#### [EXCERPTED DATA]
- Opening Delimiter -
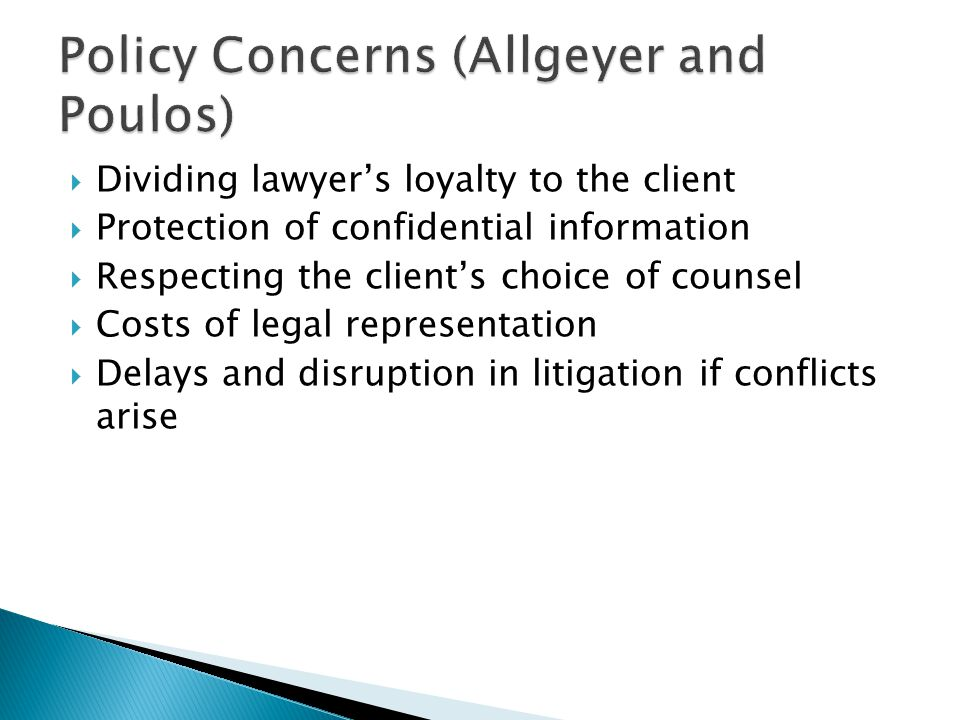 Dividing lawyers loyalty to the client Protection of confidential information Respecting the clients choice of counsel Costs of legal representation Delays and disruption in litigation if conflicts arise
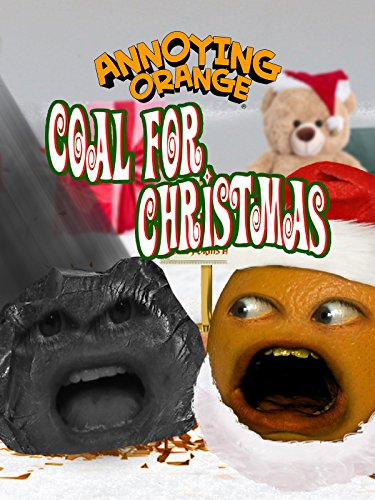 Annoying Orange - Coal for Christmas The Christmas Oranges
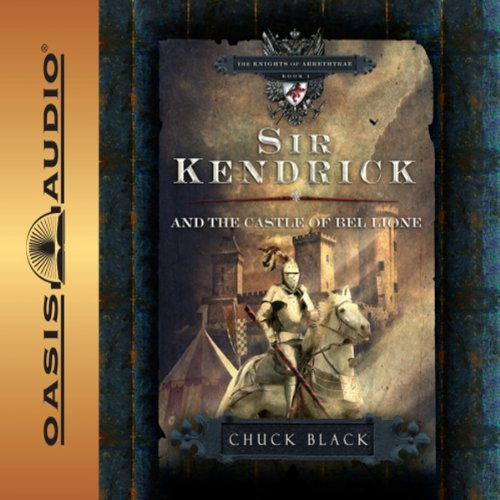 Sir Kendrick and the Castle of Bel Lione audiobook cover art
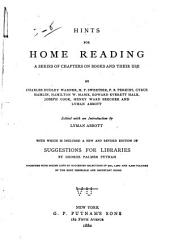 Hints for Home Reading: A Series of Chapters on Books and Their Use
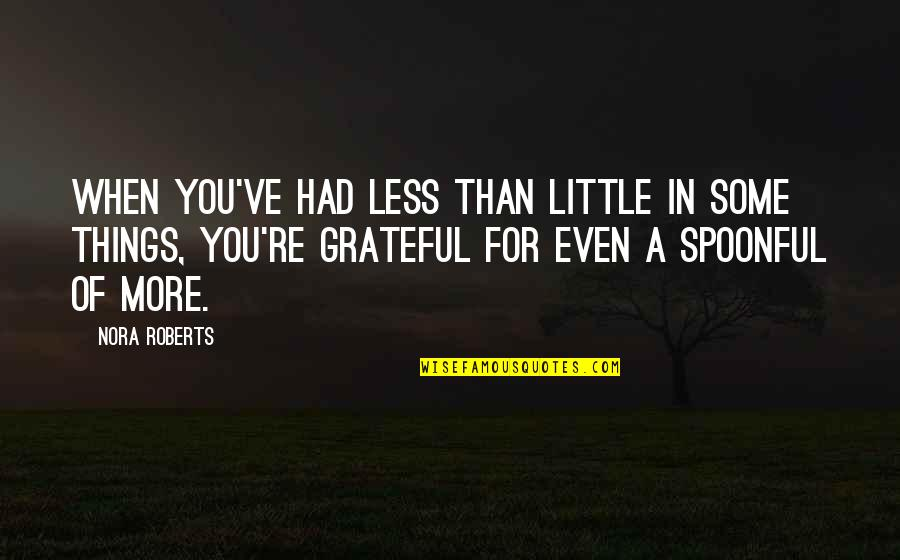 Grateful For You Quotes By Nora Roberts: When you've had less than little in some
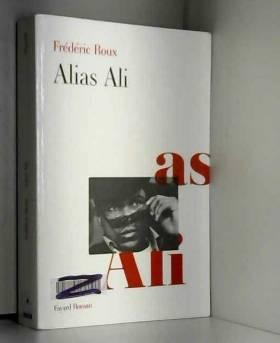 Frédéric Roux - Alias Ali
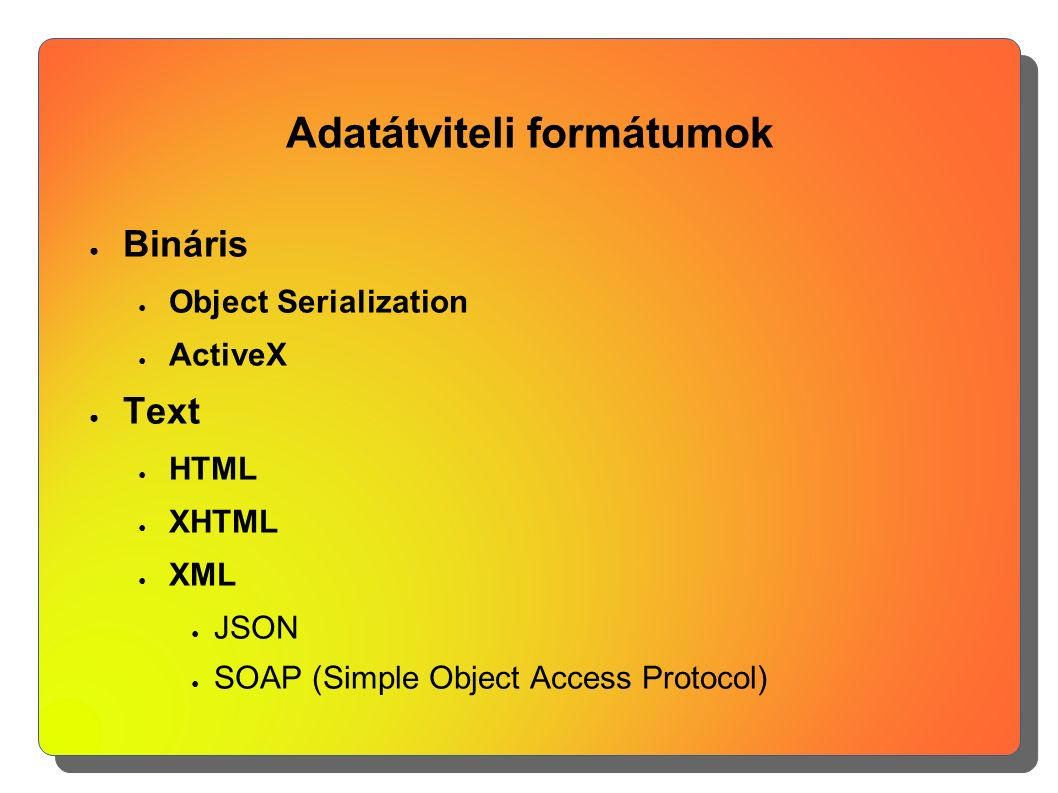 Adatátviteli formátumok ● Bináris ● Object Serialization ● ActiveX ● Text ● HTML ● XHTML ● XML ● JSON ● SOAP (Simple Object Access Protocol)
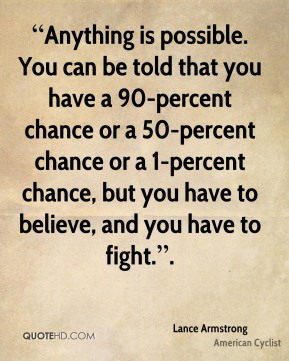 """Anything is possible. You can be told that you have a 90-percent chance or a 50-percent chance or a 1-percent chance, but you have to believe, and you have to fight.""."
- Closing Delimiter -
- Opening Delimiter -
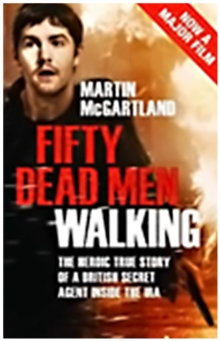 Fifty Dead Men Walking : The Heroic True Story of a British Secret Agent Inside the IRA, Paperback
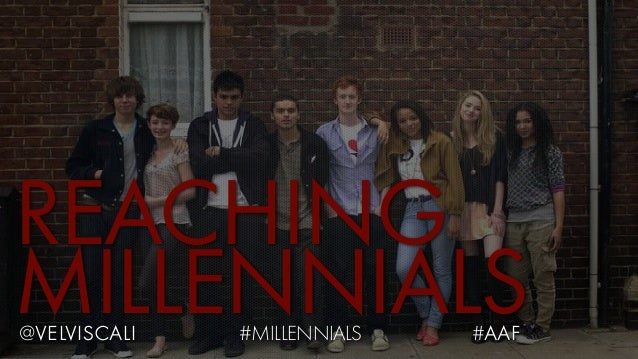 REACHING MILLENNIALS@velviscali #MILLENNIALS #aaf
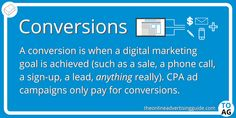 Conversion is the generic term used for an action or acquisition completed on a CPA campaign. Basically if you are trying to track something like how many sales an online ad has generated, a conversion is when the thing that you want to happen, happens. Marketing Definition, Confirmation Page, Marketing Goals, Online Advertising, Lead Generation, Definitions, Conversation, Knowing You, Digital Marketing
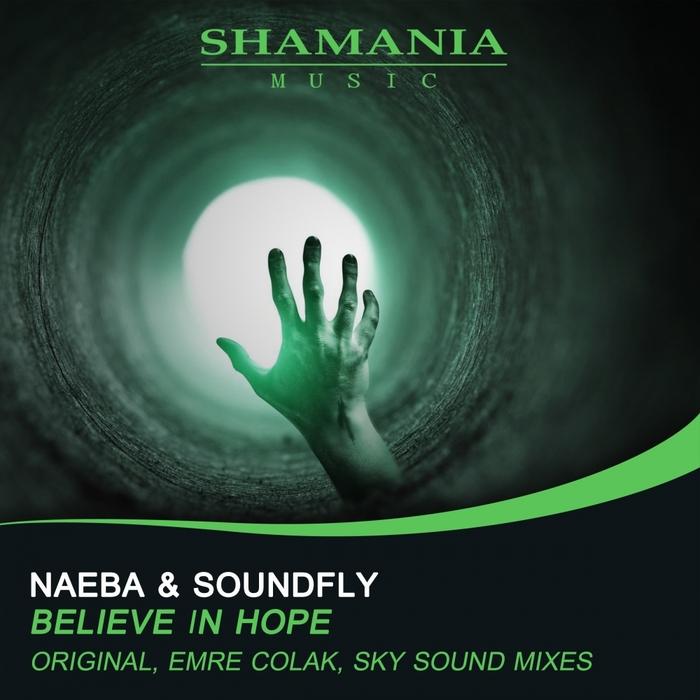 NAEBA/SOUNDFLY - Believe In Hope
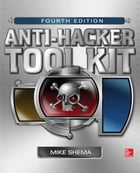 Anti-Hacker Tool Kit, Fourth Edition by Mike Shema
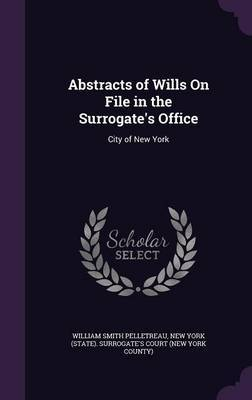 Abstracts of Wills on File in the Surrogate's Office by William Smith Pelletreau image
- Closing Delimiter -
- Opening Delimiter -
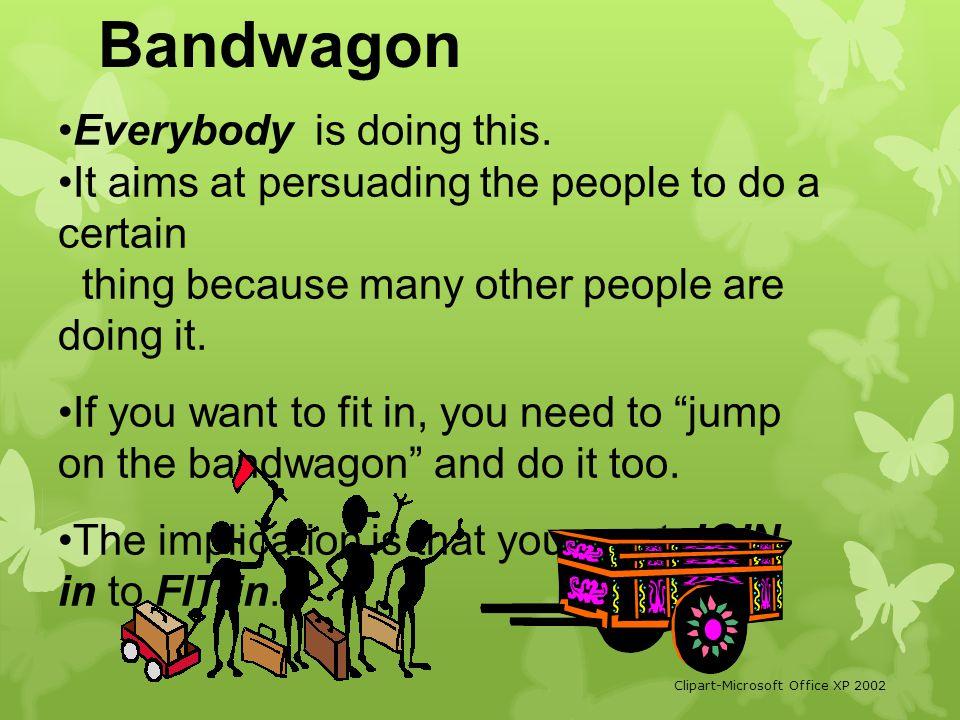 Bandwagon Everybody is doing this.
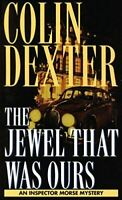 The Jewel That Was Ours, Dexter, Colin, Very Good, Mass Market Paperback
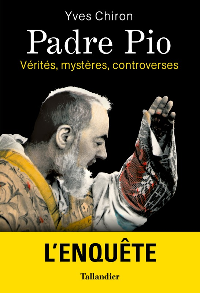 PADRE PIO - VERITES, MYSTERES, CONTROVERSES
- Closing Delimiter -
#### [TASK INSTRUCTIONS]
Taking the entries above, copy word for word the lines from the one with "Dividing lawyers loyalty" up to and including the one with "is possible. You", without any picture.

#### [REPLY TO THE EXERCISE]
 Dividing lawyers loyalty to the client Protection of confidential information Respecting the clients choice of counsel Costs of legal representation Delays and disruption in litigation if conflicts arise
 Annoying Orange - Coal for Christmas The Christmas Oranges
 Sir Kendrick and the Castle of Bel Lione audiobook cover art
 Hints for Home Reading: A Series of Chapters on Books and Their Use
 Grateful For You Quotes By Nora Roberts: When you've had less than little in some
 Frédéric Roux - Alias Ali
 Adatátviteli formátumok ● Bináris ● Object Serialization ● ActiveX ● Text ● HTML ● XHTML ● XML ● JSON ● SOAP (Simple Object Access Protocol)
 """Anything is possible. You can be told that you have a 90-percent chance or a 50-percent chance or a 1-percent chance, but you have to believe, and you have to fight.""."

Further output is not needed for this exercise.